[Task item]: When you reach the line with "Maremma Sheepdog. Maremma" in the records below, begin transcribing exactly and continue up to and including the line with "Bodem, G.. Herzinsuffizienz", leaving out every picture.

[Data supplied]:
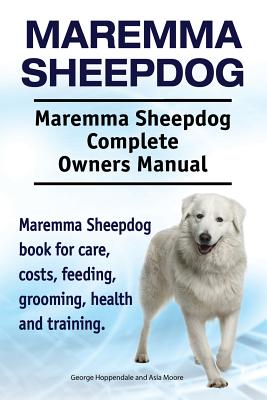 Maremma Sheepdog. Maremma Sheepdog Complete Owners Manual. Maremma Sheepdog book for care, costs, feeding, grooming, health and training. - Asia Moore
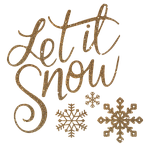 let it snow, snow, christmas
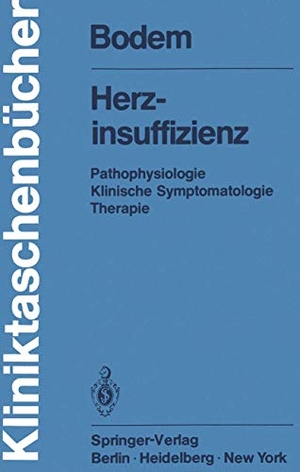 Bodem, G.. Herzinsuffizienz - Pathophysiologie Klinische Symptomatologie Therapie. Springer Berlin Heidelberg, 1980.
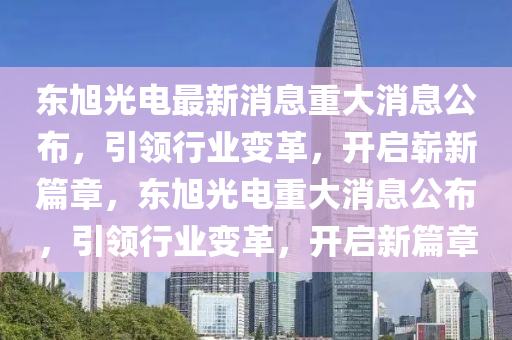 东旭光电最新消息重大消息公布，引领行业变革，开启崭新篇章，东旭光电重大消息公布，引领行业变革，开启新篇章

* * *

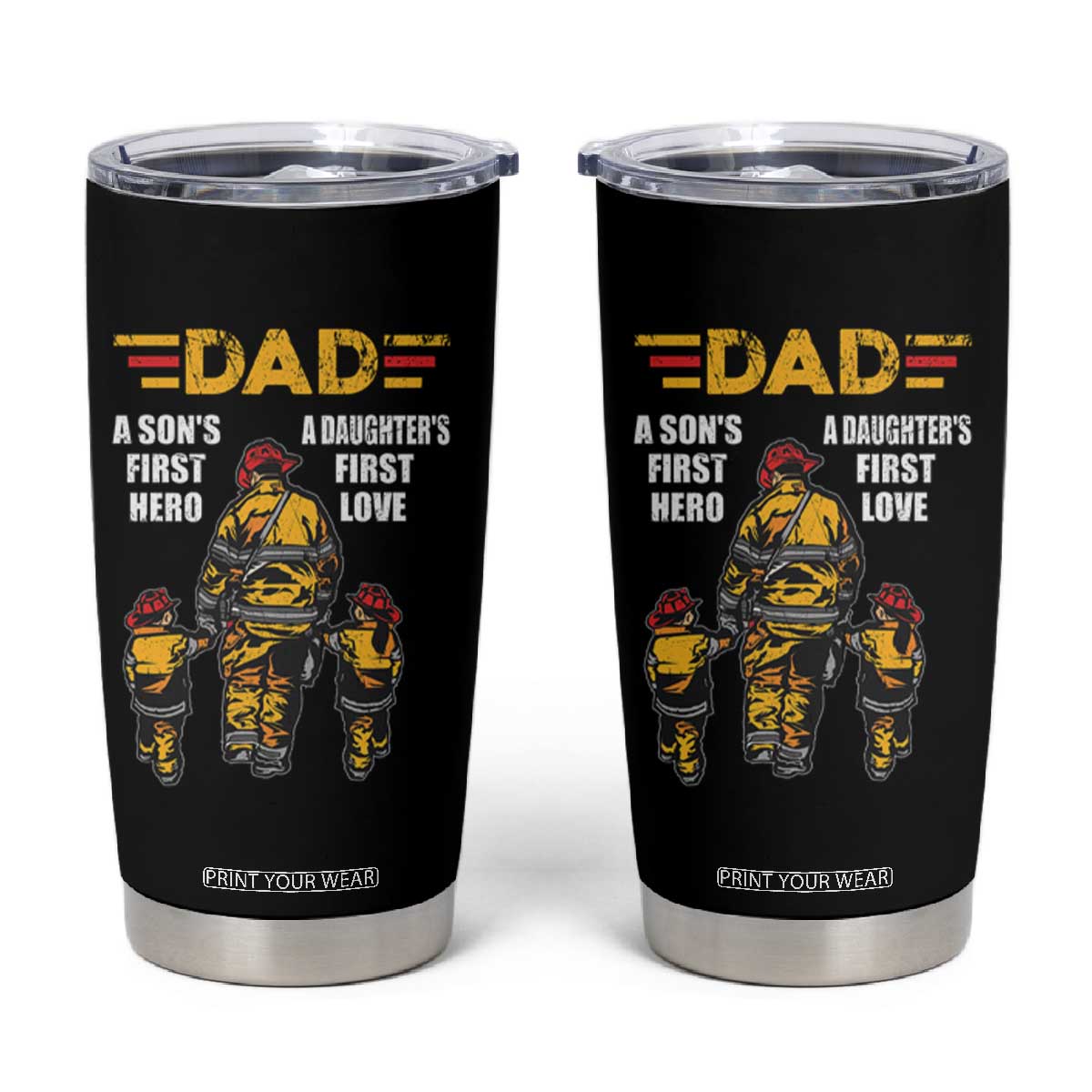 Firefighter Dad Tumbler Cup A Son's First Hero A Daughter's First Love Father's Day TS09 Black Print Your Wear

[Written response]:
 Maremma Sheepdog. Maremma Sheepdog Complete Owners Manual. Maremma Sheepdog book for care, costs, feeding, grooming, health and training. - Asia Moore
 let it snow, snow, christmas
 Bodem, G.. Herzinsuffizienz - Pathophysiologie Klinische Symptomatologie Therapie. Springer Berlin Heidelberg, 1980.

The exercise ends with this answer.